Murilo-AcquaeSapone: 12 anni di amore e trionfi

Il capitano in nerazzurro dal 2007: «Non potevo fare scelta migliore e non voglio più andare via. Puntiamo al bis tricolore e voglio vincere la Champions»
PESCARA. Le trenta candeline sono state spente pochi giorni fa. Brasiliano di nascita, italiano di passaporto, ma pescarese d’adozione. «Mi sento italiano, questa è casa mia». Murilo Ferreira, classe 1989, vive da quasi 13 anni a Pescara ed è alla 12ª stagione con la maglia dei campioni d’Italia dell’AcquaeSapone calcio a 5. Una vera icona per il futsal abruzzese, calcolando che ha vestito per la prima volta la maglia nerazzurra nel 2007. «Questa maglia è la mia seconda pelle», ha raccontato il capitano dei nerazzurri al Centro, durante la diretta Facebook disponibile anche sul sito www.ilcentro.it.
La prima volta che ha visto il nerazzurro dell’AcquaeSapone aveva 17 anni. Sono passati 13 anni dal suo arrivo in Italia, quel Paese che i suoi genitori Rita e Marcelo gli avevano raccontato fin da piccolo. Nato a San Paolo, ma di origini campane (i suoi bisnonni erano di Salerno e Castellammare di Stabia) “mister AcquaeSapone” ha vissuto tutta la scalata, dalla B alla vittoria dello scudetto dell’anno scorso. «È la scelta più bella e importante della mia vita. Sono arrivato qui per caso e non voglio andare via. Devo tutto all’AcquaeSapone», dice il capitano nerazzurro e pilastro della nazionale italiana.
«Nel 2007 sono arrivato all’AcquaeSapone su segnalazione di Rodrigo Rosa», ex calciatore del club della famiglia Barbarossa. «I primi tempi sono stati un po’ difficili, ma con il tempo mi sono ambientato alla grande. Questo è il 12° campionato che disputo con questa maglia e sono davvero felice di essere il capitano. Il patron Enio Barbarossa mi ha dato tanto e non smetterò mai di ringraziarlo», continua il difensore classe 1989, che in nerazzurro ha vinto due coppe Italia, una Winter Cup, una Supercoppa italiana e, l’anno scorso, lo storico tricolore.
«Lo scudetto è stato il coronamento di un sogno, ma anche il debutto in Champions è stato emozionante.
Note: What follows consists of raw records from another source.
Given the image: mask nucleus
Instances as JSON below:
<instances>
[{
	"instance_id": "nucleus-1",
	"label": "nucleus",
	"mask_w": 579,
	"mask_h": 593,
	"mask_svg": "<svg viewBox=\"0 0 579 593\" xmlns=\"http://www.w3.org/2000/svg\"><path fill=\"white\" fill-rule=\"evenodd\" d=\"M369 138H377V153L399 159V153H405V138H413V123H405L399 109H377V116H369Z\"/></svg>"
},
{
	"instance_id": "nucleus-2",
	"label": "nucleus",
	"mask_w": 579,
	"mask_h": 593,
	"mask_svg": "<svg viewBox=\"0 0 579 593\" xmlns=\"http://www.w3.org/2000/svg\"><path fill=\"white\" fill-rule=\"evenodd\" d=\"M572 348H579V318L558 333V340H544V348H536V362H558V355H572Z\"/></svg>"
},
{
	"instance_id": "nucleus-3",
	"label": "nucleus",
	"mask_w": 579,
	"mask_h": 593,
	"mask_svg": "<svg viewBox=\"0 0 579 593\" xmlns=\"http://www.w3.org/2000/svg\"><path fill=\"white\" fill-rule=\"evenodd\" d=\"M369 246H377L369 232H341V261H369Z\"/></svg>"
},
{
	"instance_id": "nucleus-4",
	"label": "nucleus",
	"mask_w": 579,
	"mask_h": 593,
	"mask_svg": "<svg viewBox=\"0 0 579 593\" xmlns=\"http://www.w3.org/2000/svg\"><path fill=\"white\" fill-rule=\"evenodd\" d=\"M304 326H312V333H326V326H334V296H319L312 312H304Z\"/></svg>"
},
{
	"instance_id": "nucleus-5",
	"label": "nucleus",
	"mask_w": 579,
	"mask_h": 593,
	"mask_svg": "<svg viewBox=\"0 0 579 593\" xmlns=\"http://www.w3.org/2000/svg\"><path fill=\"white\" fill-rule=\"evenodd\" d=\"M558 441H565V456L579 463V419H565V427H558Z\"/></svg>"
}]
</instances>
Peccato per l’eliminazione, ma state certi che proveremo a tornarci già dalla prossima edizione». Capolista in campionato, a +5 dal Pesaro che insegue, e all’orizzonte (giovedì a Reggio Emilia contro la Lazio) le finali di coppa Italia. «Il nostro obiettivo è quello di vincere coppa e scudetto. Il mio sogno? Alzare la Champions e sono sicuro che prima o poi ci riuscirò», continua il capitano dei campioni d’Italia allenati da Tino Perez, che la scorsa estate per festeggiare la vittoria del tricolore si è fatto biondo. «Era una promessa che avevo fatto alla squadra», sorride, mentre ricorda la notte magica di Bassano quando alzò il trofeo al cielo. «Una gioia incredibile. Un ricordo che porterò sempre con me? Il litro di birra che Bordignon e il tecnico Tino Perez mi hanno fatto bere tutto d’un fiato. Loro ridevano, io ero ubriaco...», scherza Murilo, ma torna subito serio quando si parla del prossimo scudetto.
«Punteremo a vincerlo. Siamo i favoriti, inutile nasconderlo, ma dovremmo lottare parecchio. Napoli, Pesaro e Rieti sono le nostre antagoniste. Napoli è quella che temo di più, ma il Pesaro di Colini può arrivare fino in fondo. Il loro allenatore è uno che sa come si vincono i campionati», il pensiero del difensore che preferisce la vita reale ai social. «Li uso poco e non ci capisco molto. Non mi piacciono», conclude, pensando al triangolare che con la maglia dell’Italia giocherà tra un mese al PalaGiovanni Paolo II di Pescara contro Argentina e Bosnia.